|
Post by ferris1248 on Jun 23, 2024 8:56:45 GMT -5
Really brought back a lot of thoughts and memories. God bless David E. McAllister, Specialist Fourth Class and his family. While others here and across the country faced far worst than I did, Spc4 McAlister's experiences almost mirror mine. It's a long story but well worth reading. "He says it wasn’t until about 20 years ago that he started feeling comfortable telling people he’d been to Vietnam. As vets were returning from Iraq and Afghanistan and being treated with all of the respect they deserved, my dad says he noticed a shift in the way Vietnam Vets were treated around that time, too. People seemed more appreciative of his service. That made it easier for him to open up about it." "By this point he felt like he had “made it,” to some extent—he’d started his own business and was doing well financially, he’d put both of his kids through college, had bought a townhouse as a second home, and he saw his stature as a veteran as something to be proud of. “That was not a negative,” he says, of having served in Vietnam." "That’s another thing he wants people to know. With the number of Vietnam Vets dwindling and his own time running short, he wants people to understand that they weren’t all bad guys. They might have gotten swept up in an unpopular and ultimately doomed war, but most of them were decent men who were doing what they felt was right. It seems obvious to say that now, but for a long time, there was nothing obvious about it." www.msn.com/en-us/news/us/it-s-never-too-late-to-recognize-our-vietnam-veterans/ar-BB1hOUtj?ocid=msedgdhp&pc=u531&cvid=ecaa12d711a64c30bbd8f3b6dd1406a8&ei=25
|
|
|
Post by gardawg on Jun 23, 2024 12:32:04 GMT -5
Good story ... when my friends came back our 'straight' neighbors looked at them like they were all drug addicts who smuggled heroin inside corpses.

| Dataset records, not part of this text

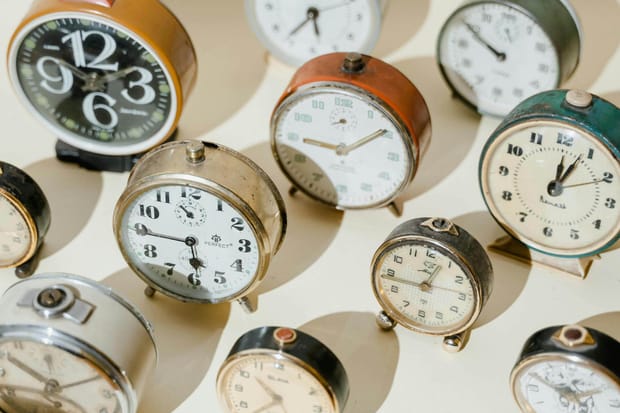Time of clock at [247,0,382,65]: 5:36
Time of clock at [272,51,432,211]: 9:09
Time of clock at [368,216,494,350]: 12:43
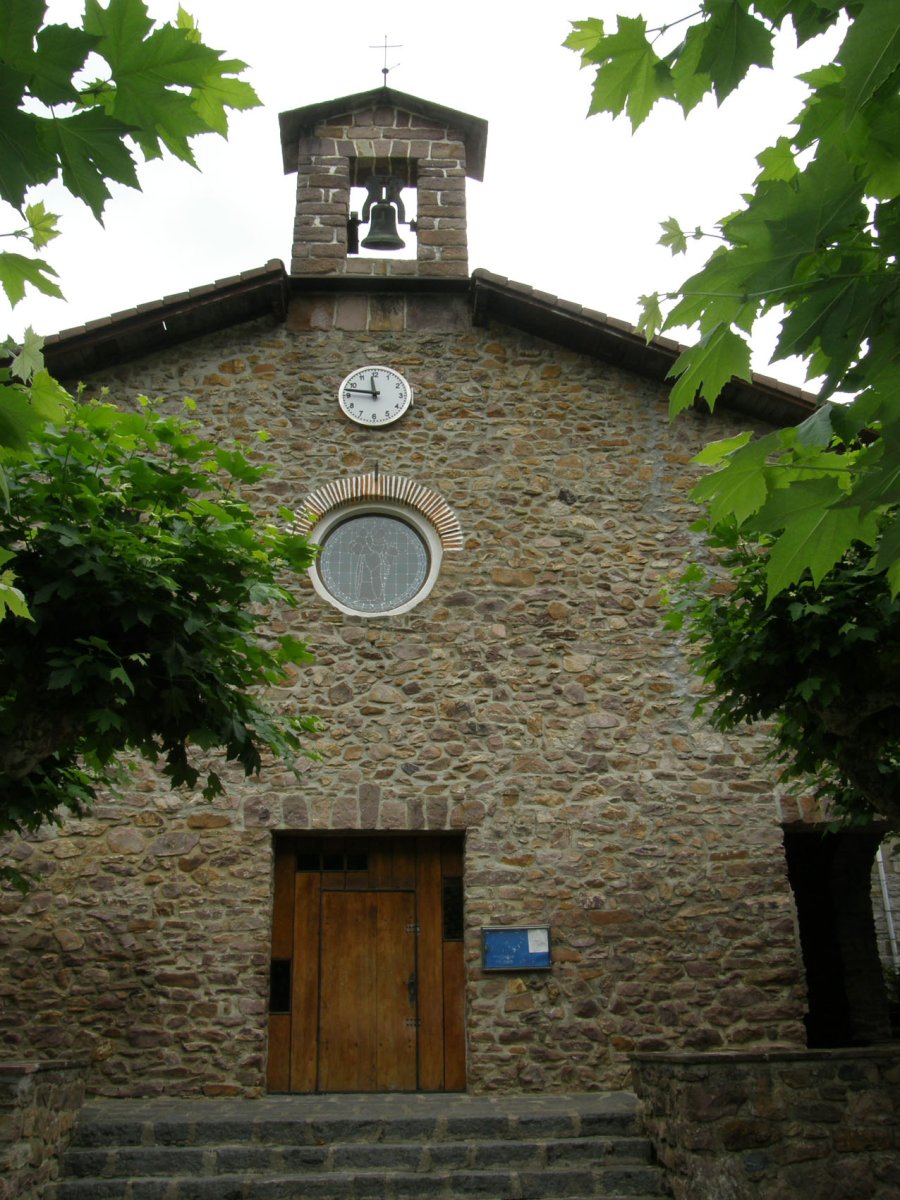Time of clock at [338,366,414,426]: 11:46
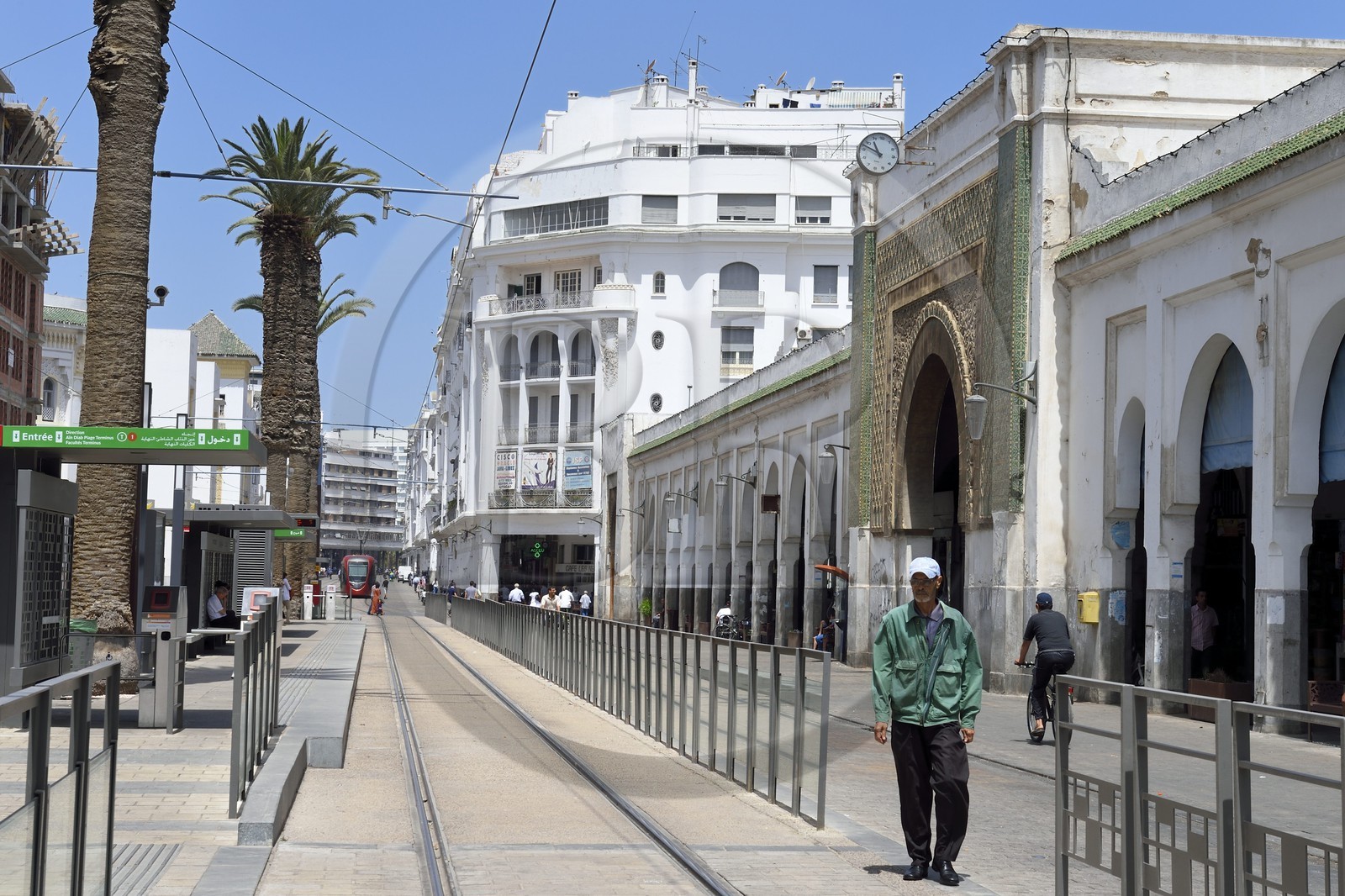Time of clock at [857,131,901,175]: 10:47
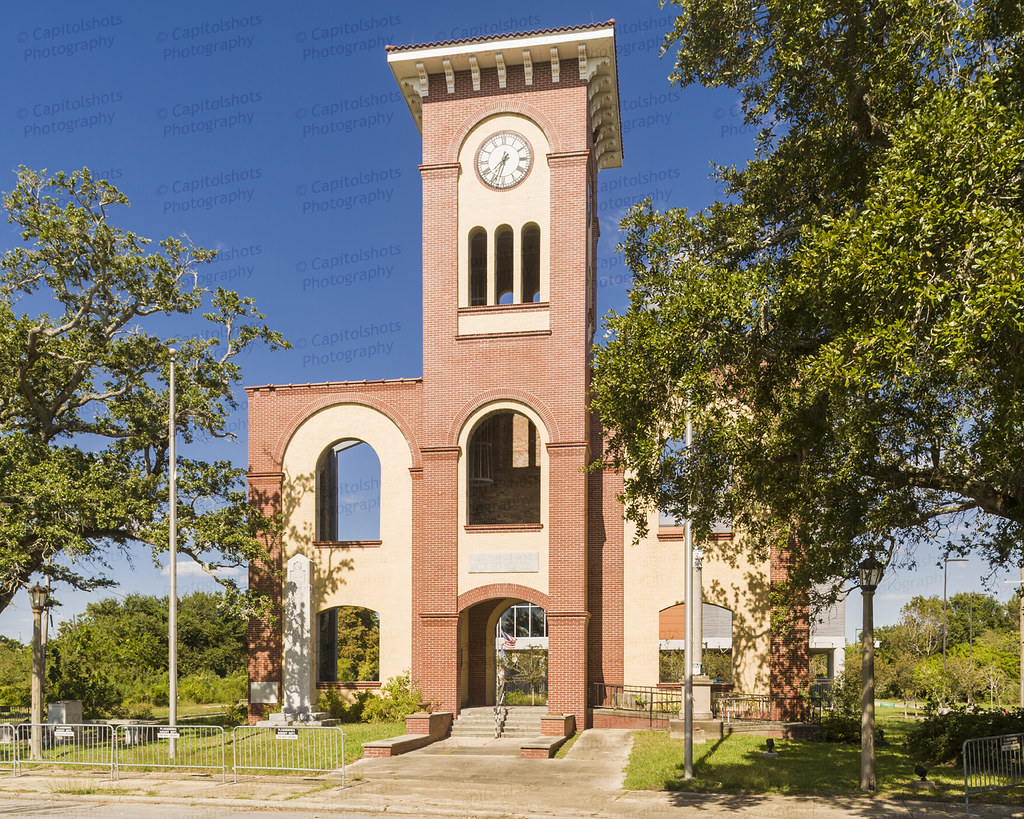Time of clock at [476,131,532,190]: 7:33
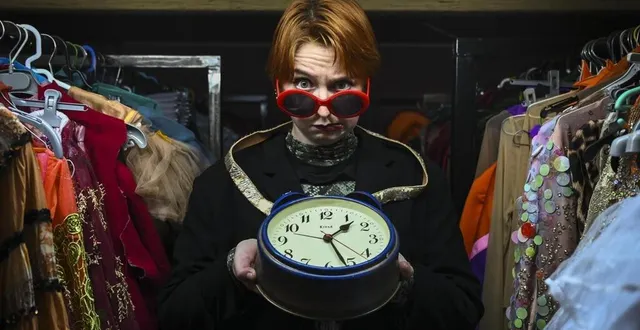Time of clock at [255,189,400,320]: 1:26
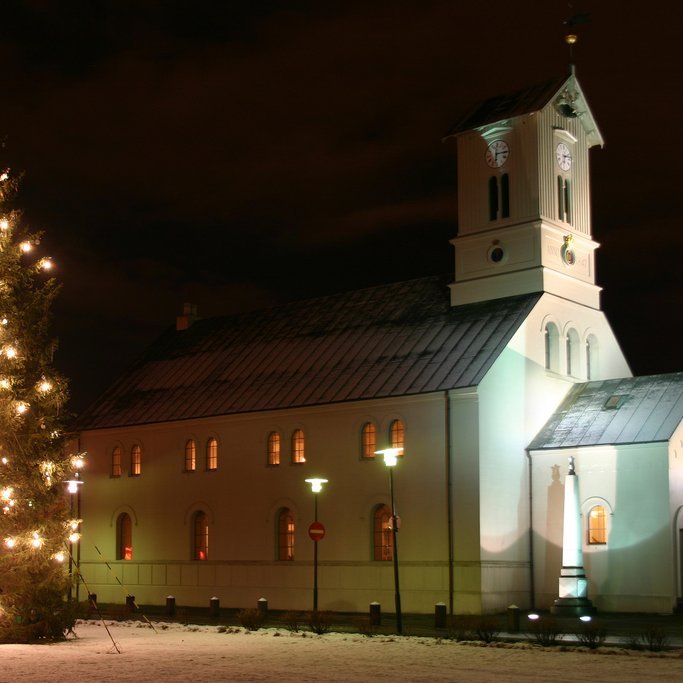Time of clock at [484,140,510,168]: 6:14
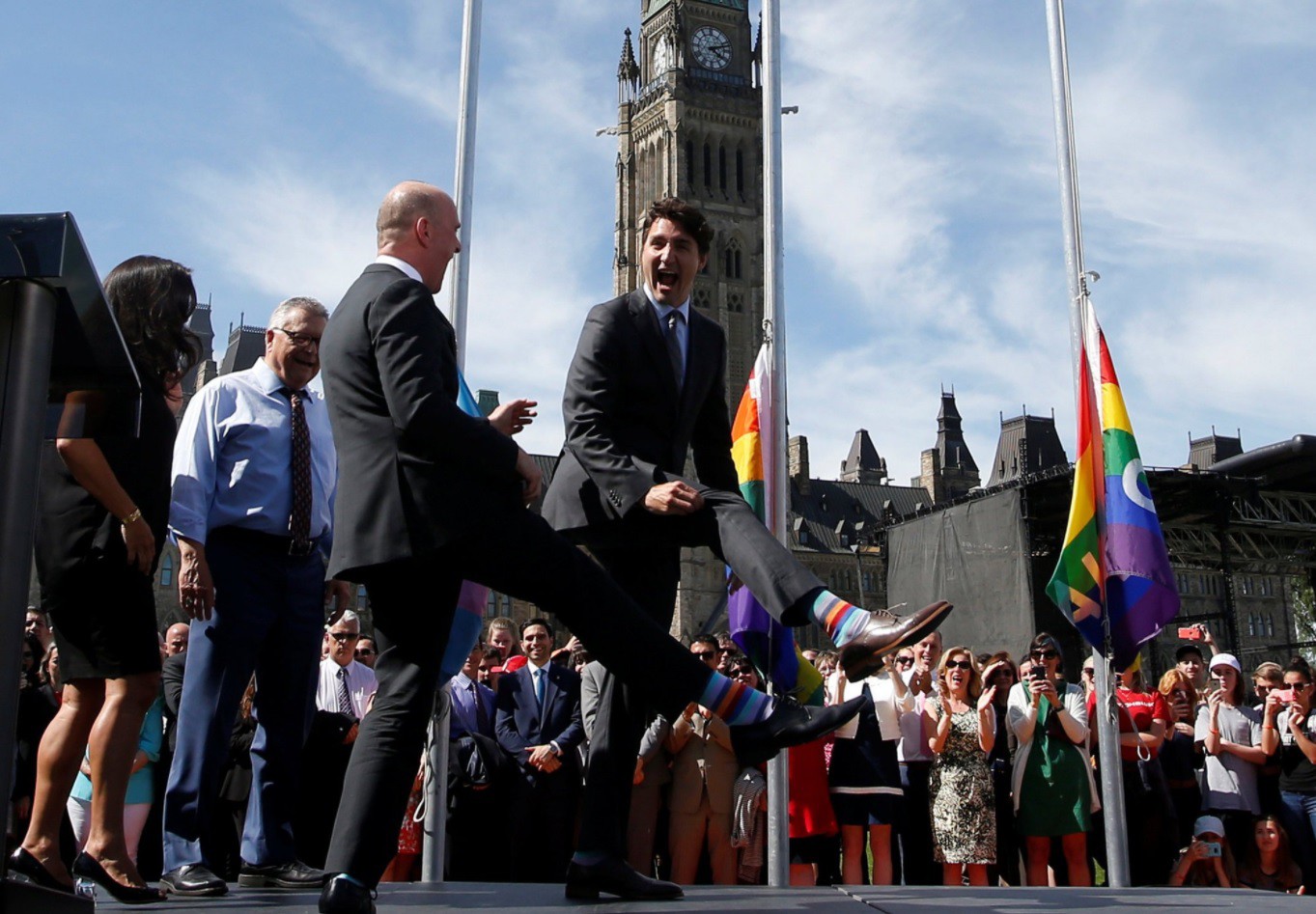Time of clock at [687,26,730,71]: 4:12
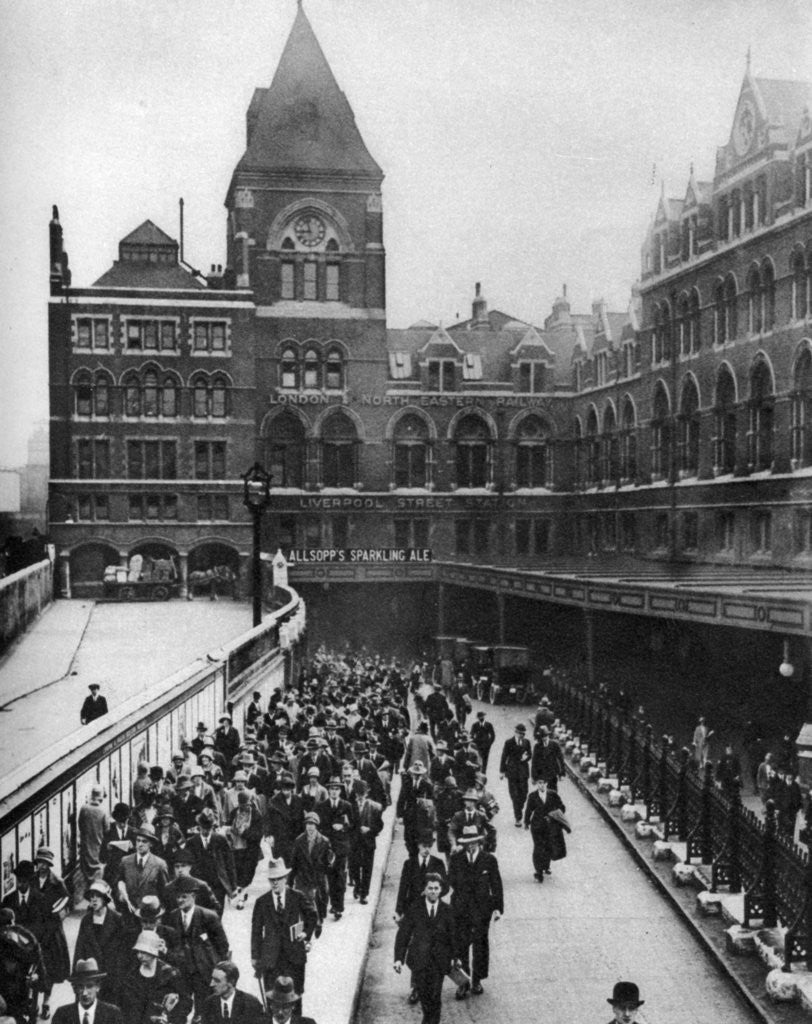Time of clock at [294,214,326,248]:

none of them used heroin ... smoked a lot of pot but what the heck?
|
|
|
Post by swampdog on Jun 23, 2024 12:37:53 GMT -5
We have family and friends that served in Nam. Yes it was sad the stigma they were stuck with. Every one of them along with those vets from other active war zone deployments, should hold their heads up high. Thank you too all that served, and yes the Nam veterans especially after the way they were treated.
|
|
|
Post by stc1993 on Jun 23, 2024 18:21:48 GMT -5
I don't think to many were like that. It's the way it was portrayed on the news back then.
|
|
|
Post by TRTerror on Jun 23, 2024 20:22:15 GMT -5
Small Town America we had Parades and such. Big City was a bunch of shit eaters to them young Men..
|
|
|
Post by mackeralsnatcher on Jun 24, 2024 2:41:59 GMT -5
Good read.
|
|
|
Post by johngalt on Jun 24, 2024 5:42:55 GMT -5
I don't think to many were like that. It's the way it was portrayed on the news back then. And Hollywood.
|
|
|
Post by madm002 on Jun 24, 2024 12:27:48 GMT -5
Between the impact from Agent Orange, the social stigma and outright hostility in the big cities, these guys never had a chance. No one I know wants to talk about it. My BIL was a Marine there, and he spoke about it just once where he and another machine gunner left from his platoon that had to hold a bridge and how he felt. He was a tough guy.
BTW I came from small town america in that time frame. Damn right we had parades and recognition for the guys that came back, and for those who did not. What we did not handle right was the ones whose body came back and their mind was still over there.